Victim’s Family: Police Must Pay
Monday, July 25, 2005
LONDON, England (CNN)—The family of a Brazilian man shot dead by armed police officers at a London subway station say they are considering legal action. Jean Charles de Menezes, a 27-year-old electrician, was killed in the aftermath of last Thursday’s attempted bombings of the London transit system. However police said on Saturday Menezes “was not connected” with the attacks.
Asked if his family was taking legal action, Menezes’ cousin Alex Alves Pereira said the police had to pay for the mistake.
“They have to pay for that in many ways, because if they do not, they are going to kill many people, they are going to kill thousands of people,” Pereira told BBC television. “They just kill the first person they see, that’s what they did.”
“They killed him because they had to show off. If they were so afraid of a bomb why did they let him get on the bus?”
Pereira said his family was upset and angry over the death, and he challenged police statements that Menezes failed to obey orders, and jumped a ticket barrier. He added that no amount of apologizing by police would bring his cousin back.
“When you do something wrong, you can’t have nothing to say—to say sorry is not enough.”

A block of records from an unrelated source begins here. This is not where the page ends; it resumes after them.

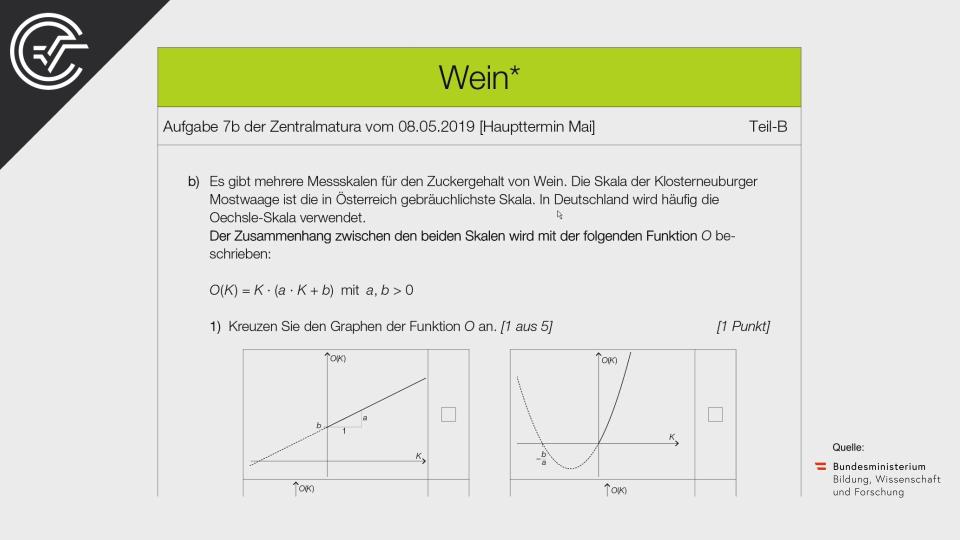 Wein b Bifie Aufgabenpool angewandte Mathematik BHS Teil-B Cluster Zentralmatura Mathematik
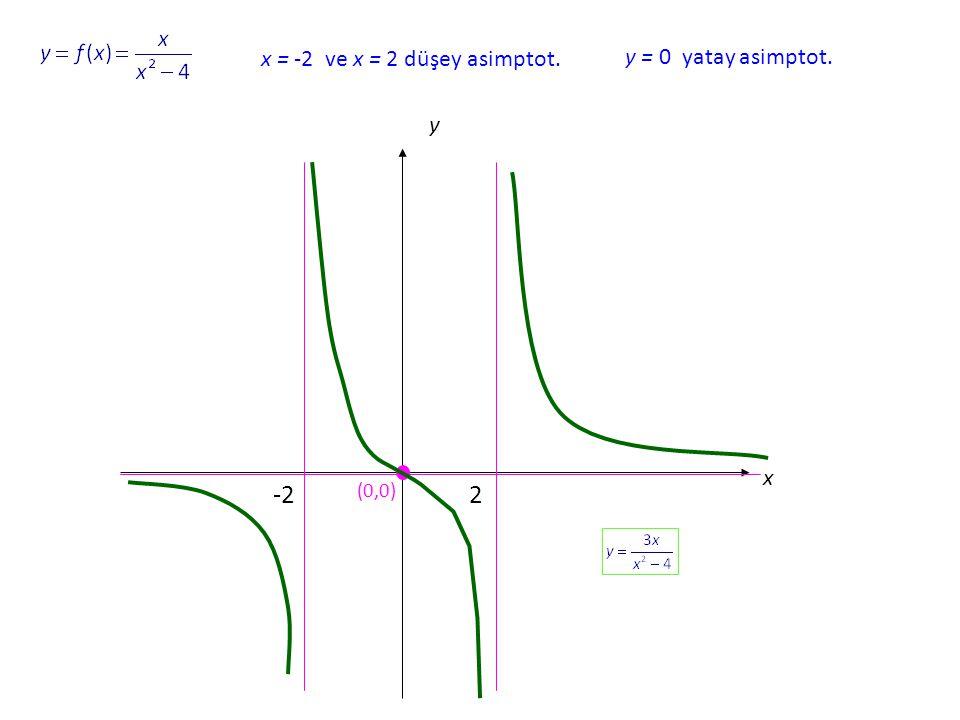 x = -2 ve x = 2 düşey asimptot.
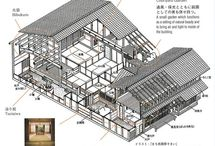 Japanse traditionele architectuur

On Sunday Metropolitan Police Commissioner said he regretted Menezes’ death but defended the policy of shooting to kill suspected suicide bombers and warned that more people could be shot.
“To the family, I can only offer our deepest regrets,” Metropolitan Police Commissioner Ian Blair told Sky television. “I think we are quite comfortable that the policy is right, but of course these are fantastically difficult times. “It’s still happening out there, there are still officers having to make those calls as we speak,” he said, adding: “Somebody else could be shot.”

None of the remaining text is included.